This is a lot to learn, but don’t feel overwhelmed. Start with a minimal subset of useful features (e.g. just an R/ directory!) and build up over time. To paraphrase the Zen monk Shunryu Suzuki: “Each package is perfect the way it is — and it can use a little improvement”.

1.3 Prepare your system

To get started, make sure you have the latest version of R (at least 3.6.0, which is the version being used to render this book), then run the following code to get the packages you’ll need:

install.packages(c("devtools", "roxygen2", "testthat", "knitr"))

Make sure you have a recent version of the RStudio integrated development environment (IDE). In fact, consider using the preview version and updating regularly. Compared to the official released version, the preview gives you access to the latest and greatest features and only slightly increases your chances of finding a bug. It is distinct from the more volatile daily build.

1.4 devtools, usethis, and you

“I am large, I contain multitudes.”

— Walt Whitman, Song of Myself

After 7 years of development, devtools had grown into a rather unwieldy package, making maintenance difficult. Version 2.0.0, released in late 2018, marked the conscious uncoupling of devtools, with most functionality moving into seven smaller packages. Through various means, devtools continues to expose all its usual functionality, although it is mostly maintained elsewhere. For example, devtools might provide a wrapper function in order to set user-friendly defaults, introduce helpful interactive behaviour, or to combine functionality from multiple sub-packages.

What’s our recommended approach to devtools and its constituent packages? It varies, depending on whether you’re working in useR or developeR mode:

  • For interactive use, useRs should attach devtools and think of it as the provider of your favorite functions for package development.
  • For programmatic use, such as inside another package, developeRs should NOT depend on devtools, but should instead access functions via the package that is their primary home.
    • devtools should rarely appear in the role of foo in a qualified call of the form foo::fcn(). Instead, foo should be the package where fcn() is defined.
    • An exception to this is that we continue to feature devtools::install_github() as the way to install the development version of a package in its README, even though install_github() actually lives in the remotes package. That’s because this piece of advice pertains to interactive use, where we prefer to emphasize devtools.
  • Try to report bugs on the package that is a function’s primary home.

Example of how to simulate installing and loading a package, during interactive development:

library(devtools)
load_all()

If that same functionality is used inside an R package, this is the preferred call:

pkgload::load_all()

The usethis package is the one constituent package that more people may be aware of and that they may use directly. It now holds the functions that act on the files and folders in an R project, most especially for any project that is also an R package. All functions in usethis are made available by devtools. So, once you attach devtools, you can use any function in usethis without qualification, i.e. just call use_testthat(). If you choose to specify the namespace, such as when working in a more programmatic style, then access usethis functions directly: do usethis::use_testthat() instead of devtools::use_testthat().

1.4.1 Personal startup configuration

You can attach devtools like so:

library(devtools)

But it soon grows aggravating to repeatedly attach devtools in every R session. Therefore, we strongly recommend attaching devtools in your .Rprofile startup file, like so:

if (interactive()) {
  suppressMessages(require(devtools))
}

For convenience, the function use_devtools() creates .Rprofile, if needed, opens it for editing, and puts the necessary lines of code on the clipboard and the screen. Another package you may want to handle this way is testthat.

**Aim of the task:** List every R package that the R package development excerpt above mentions by name, giving each one only once.

**Provided material:**
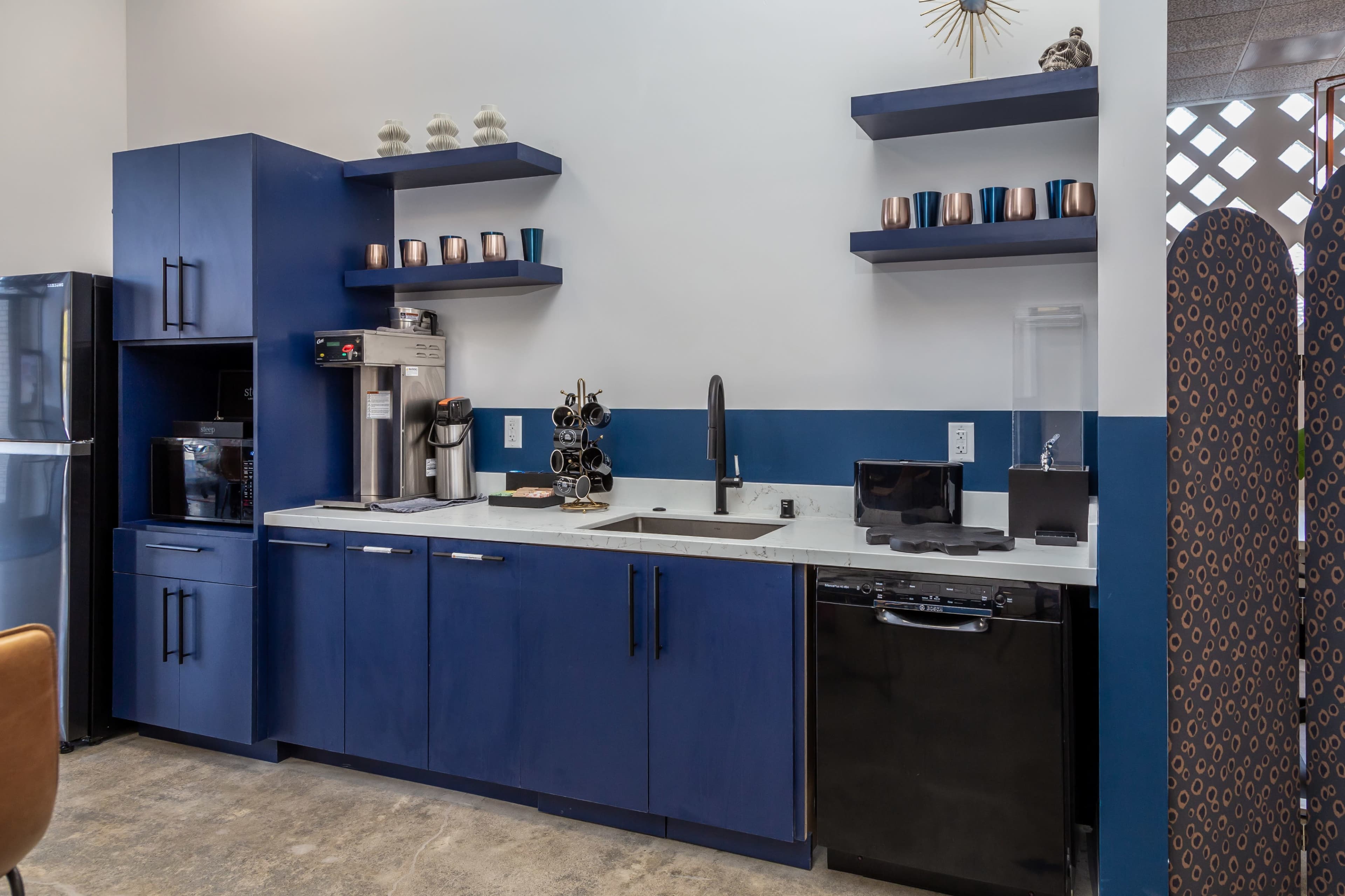 A modern kitchen area featuring blue cabinetry, a stainless steel sink, a coffee machine, and a microwave on the counter.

**Response for this exercise:** devtools, roxygen2, testthat, knitr, remotes, pkgload, usethis